The survival of liberty in our land increasingly depends on the success of liberty in other lands. The best hope for peace in our world is the expansion of freedom in all the world. So it is the policy of the United States to seek and support the growth of democratic movements and institutions in every nation and culture, with the ultimate goal of ending tyranny in our world.
A similar dynamic played out during Barack Obama’s first term. In his early days, many observers and thinkers surmised that Obama was turning his back on Wilsonianism as a pillar of US foreign policy. They pointed to his willingness to engage personally with non-democratic governments; his administration’s slow and principally rhetorical response to the Iranian government’s crackdown on democratic protests in 2009; and the fact that he chose not to make democracy promotion a headline item of his renowned 2009 Cairo Speech, in which he set out a vision for the US’s place in the world.
But as with Bush, there are alternative explanations besides ideology.
The new president obviously had a strong interest in putting some distance between his administration and Bush’s, especially when it came to democracy promotion – an idea that had been badly tainted by Bush’s 2003 invasion of Iraq and other War on Terror policies. And as they did with Bush, events caught up with Obama.
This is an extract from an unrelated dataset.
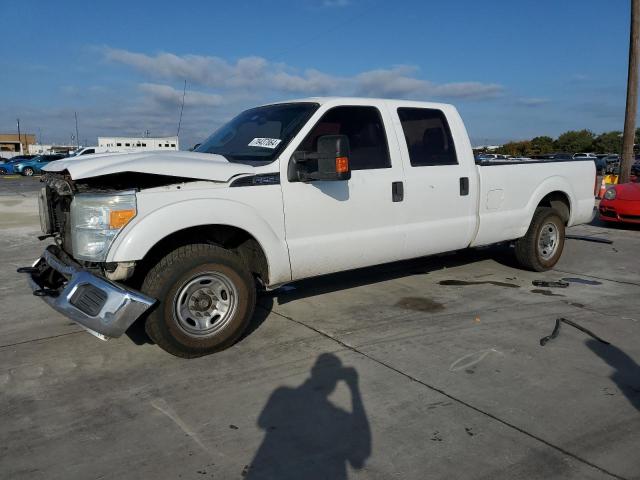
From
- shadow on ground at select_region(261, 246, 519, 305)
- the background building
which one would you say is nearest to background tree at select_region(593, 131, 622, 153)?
shadow on ground at select_region(261, 246, 519, 305)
Regardless of his personal philosophy, the outbreak of the Arab Awakening in late 2010 and its apotheosis in spring 2011 unquestionably brought Wilsonian themes back to the forefront of Obama’s foreign policy. In May 2011, Obama went so far as to say:
Our support for [Wilsonian] principles is not a secondary interest – today I am making it clear that it is a top priority that must be translated into concrete actions, and supported by all of the diplomatic, economic and strategic tools at our disposal. Let me be specific. First, it will be the policy of the United States to promote reform across the region, and to support transitions to democracy …
Now, even as we promote political reform, even as we promote human rights in the region, our efforts can’t stop there. So the second way that we must support positive change in the region is through our efforts to advance economic development for nations that are transitioning to democracy.
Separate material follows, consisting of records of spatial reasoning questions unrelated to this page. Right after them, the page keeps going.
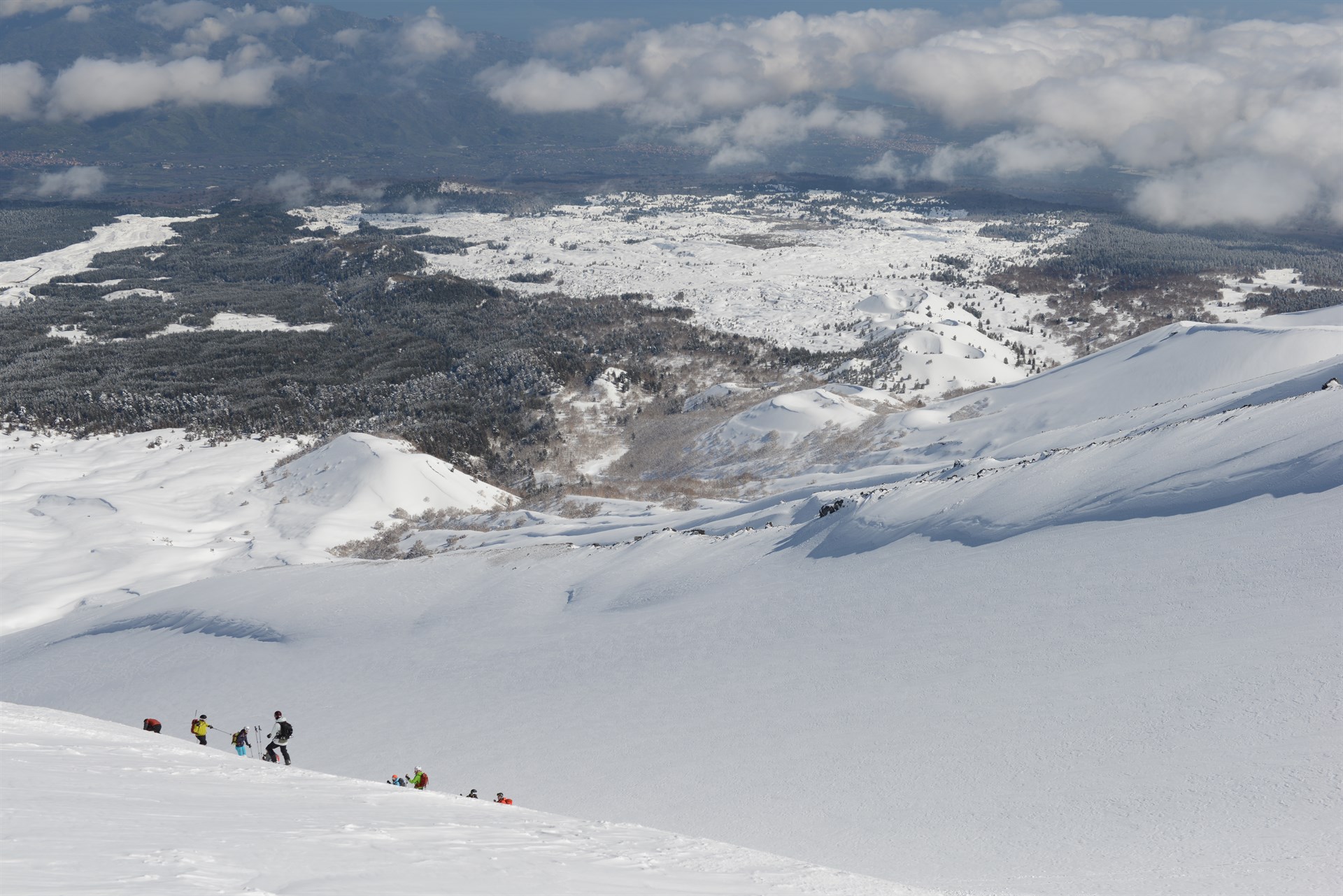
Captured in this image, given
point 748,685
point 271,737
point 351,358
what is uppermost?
point 351,358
Then came Trump. He campaigned hard as an anti-establishment candidate, specifically was anti-Hillary Clinton. Perhaps because Clinton is a former secretary of state, Trump riffed on his supposedly extreme contrast with her into his foreign policy rhetoric: “We must abandon the failed policy of nation-building and regime change that Hillary Clinton pushed in Iraq, Libya, Egypt and Syria.”
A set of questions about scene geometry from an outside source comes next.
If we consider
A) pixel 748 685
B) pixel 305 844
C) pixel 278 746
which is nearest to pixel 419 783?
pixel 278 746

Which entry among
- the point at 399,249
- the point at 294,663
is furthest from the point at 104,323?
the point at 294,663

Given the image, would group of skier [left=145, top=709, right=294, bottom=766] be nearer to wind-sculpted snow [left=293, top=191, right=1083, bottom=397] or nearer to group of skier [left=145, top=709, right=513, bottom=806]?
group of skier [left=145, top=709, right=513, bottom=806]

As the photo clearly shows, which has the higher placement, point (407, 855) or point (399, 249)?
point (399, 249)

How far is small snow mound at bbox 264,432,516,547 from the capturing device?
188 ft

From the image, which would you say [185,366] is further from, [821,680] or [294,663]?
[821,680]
During the campaign, his pronouncements were often discussed as the words of a radical isolationist – but any commitments he had may yet wither in the face of events.
As did many of their predecessors, both Bush and Obama ultimately invoked Wilsonian themes to attract domestic and international support for specific actions. Is it really unreasonable to think that if (or when) he’s faced with an acute international crisis, Trump will do the same? Yes, he may yet turn out to be a genuine threat to Wilsonianism – but its sheer endurance across so many presidencies implies that even this idiosyncratic, volatile commander-in-chief might not kill it off.